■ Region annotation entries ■
================================

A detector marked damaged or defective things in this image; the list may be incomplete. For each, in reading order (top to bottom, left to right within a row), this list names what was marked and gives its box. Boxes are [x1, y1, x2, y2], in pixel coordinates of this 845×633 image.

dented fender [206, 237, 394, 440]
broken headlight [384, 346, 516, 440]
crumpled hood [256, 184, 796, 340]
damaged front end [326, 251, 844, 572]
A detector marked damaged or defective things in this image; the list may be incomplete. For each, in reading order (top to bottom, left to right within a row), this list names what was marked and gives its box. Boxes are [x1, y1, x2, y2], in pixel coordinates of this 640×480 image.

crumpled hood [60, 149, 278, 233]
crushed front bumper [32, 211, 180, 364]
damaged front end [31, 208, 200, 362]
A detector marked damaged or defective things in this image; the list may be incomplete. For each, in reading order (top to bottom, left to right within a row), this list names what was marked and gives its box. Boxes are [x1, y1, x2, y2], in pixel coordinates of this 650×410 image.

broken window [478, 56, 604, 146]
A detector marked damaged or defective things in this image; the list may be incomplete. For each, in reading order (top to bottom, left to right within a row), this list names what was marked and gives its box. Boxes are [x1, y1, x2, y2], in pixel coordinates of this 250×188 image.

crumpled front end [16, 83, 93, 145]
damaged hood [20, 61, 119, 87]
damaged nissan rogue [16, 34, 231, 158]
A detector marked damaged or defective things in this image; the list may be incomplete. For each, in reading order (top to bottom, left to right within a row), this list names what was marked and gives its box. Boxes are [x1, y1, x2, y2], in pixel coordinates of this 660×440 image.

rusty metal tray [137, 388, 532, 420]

================================

■ Required work ■
Reproduce the lines verbatim, starting at the line containing "this 250×188 image." and ending at the line containing "damaged nissan rogue [16, 34, 231, 158]".

■ The result ■
A detector marked damaged or defective things in this image; the list may be incomplete. For each, in reading order (top to bottom, left to right within a row), this list names what was marked and gives its box. Boxes are [x1, y1, x2, y2], in pixel coordinates of this 250×188 image.

crumpled front end [16, 83, 93, 145]
damaged hood [20, 61, 119, 87]
damaged nissan rogue [16, 34, 231, 158]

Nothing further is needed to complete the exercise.